**Required task**
Please copy out the stretch from the start of the items below through the line containing "See the attached", both ends included, keeping every character as it is.

**Entries**
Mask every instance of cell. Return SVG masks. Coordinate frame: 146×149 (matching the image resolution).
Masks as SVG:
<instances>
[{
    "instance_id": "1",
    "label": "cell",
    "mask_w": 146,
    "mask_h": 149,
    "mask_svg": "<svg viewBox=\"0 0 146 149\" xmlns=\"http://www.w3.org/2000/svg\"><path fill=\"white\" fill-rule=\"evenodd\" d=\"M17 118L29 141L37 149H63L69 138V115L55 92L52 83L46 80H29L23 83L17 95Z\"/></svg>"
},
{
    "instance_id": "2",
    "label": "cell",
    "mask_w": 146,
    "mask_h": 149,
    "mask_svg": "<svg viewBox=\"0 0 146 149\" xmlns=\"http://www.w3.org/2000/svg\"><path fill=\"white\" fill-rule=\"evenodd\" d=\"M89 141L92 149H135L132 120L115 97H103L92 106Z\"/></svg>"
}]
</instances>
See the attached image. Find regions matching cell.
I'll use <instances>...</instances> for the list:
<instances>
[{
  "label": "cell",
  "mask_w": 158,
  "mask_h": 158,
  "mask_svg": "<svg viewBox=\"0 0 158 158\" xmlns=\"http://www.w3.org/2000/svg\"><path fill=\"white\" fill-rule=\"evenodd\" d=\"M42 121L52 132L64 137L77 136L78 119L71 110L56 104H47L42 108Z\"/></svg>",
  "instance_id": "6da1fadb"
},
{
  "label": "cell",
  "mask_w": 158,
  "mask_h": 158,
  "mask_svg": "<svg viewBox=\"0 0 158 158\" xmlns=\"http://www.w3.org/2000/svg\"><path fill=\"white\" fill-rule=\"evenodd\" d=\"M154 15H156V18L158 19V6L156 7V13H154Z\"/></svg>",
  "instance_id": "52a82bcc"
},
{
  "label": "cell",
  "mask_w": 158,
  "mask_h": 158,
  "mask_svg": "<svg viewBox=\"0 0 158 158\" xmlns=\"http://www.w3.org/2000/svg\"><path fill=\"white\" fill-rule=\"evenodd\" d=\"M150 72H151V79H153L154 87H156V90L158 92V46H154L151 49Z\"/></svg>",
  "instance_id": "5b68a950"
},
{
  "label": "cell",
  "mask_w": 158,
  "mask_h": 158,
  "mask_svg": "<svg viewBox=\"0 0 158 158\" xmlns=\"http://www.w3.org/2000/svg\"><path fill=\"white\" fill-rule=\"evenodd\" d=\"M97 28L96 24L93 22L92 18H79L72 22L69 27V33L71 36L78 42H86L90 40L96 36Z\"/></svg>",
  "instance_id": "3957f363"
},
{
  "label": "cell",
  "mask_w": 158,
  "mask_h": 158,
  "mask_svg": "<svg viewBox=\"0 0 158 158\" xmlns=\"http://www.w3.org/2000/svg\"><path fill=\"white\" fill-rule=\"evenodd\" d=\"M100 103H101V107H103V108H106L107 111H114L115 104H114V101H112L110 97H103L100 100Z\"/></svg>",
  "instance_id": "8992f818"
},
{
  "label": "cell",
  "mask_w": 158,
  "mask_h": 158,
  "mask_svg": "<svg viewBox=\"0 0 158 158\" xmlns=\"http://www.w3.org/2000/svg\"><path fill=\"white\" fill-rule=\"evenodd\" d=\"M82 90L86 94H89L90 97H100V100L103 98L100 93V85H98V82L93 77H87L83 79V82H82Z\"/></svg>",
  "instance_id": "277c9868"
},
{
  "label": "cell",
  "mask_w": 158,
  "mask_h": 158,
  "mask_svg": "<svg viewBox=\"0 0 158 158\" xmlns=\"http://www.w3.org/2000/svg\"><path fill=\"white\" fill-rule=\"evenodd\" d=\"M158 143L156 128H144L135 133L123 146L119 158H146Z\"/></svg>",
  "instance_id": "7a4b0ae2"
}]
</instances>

**Task output**
Mask every instance of cell. Return SVG masks. Coordinate frame: 146×149 (matching the image resolution).
Masks as SVG:
<instances>
[{
    "instance_id": "1",
    "label": "cell",
    "mask_w": 146,
    "mask_h": 149,
    "mask_svg": "<svg viewBox=\"0 0 146 149\" xmlns=\"http://www.w3.org/2000/svg\"><path fill=\"white\" fill-rule=\"evenodd\" d=\"M17 118L29 141L37 149H63L69 138V115L55 92L52 83L46 80H29L23 83L17 95Z\"/></svg>"
},
{
    "instance_id": "2",
    "label": "cell",
    "mask_w": 146,
    "mask_h": 149,
    "mask_svg": "<svg viewBox=\"0 0 146 149\" xmlns=\"http://www.w3.org/2000/svg\"><path fill=\"white\" fill-rule=\"evenodd\" d=\"M89 141L92 149H135L132 120L115 97H103L92 106Z\"/></svg>"
}]
</instances>
See the attached image. Find regions matching cell.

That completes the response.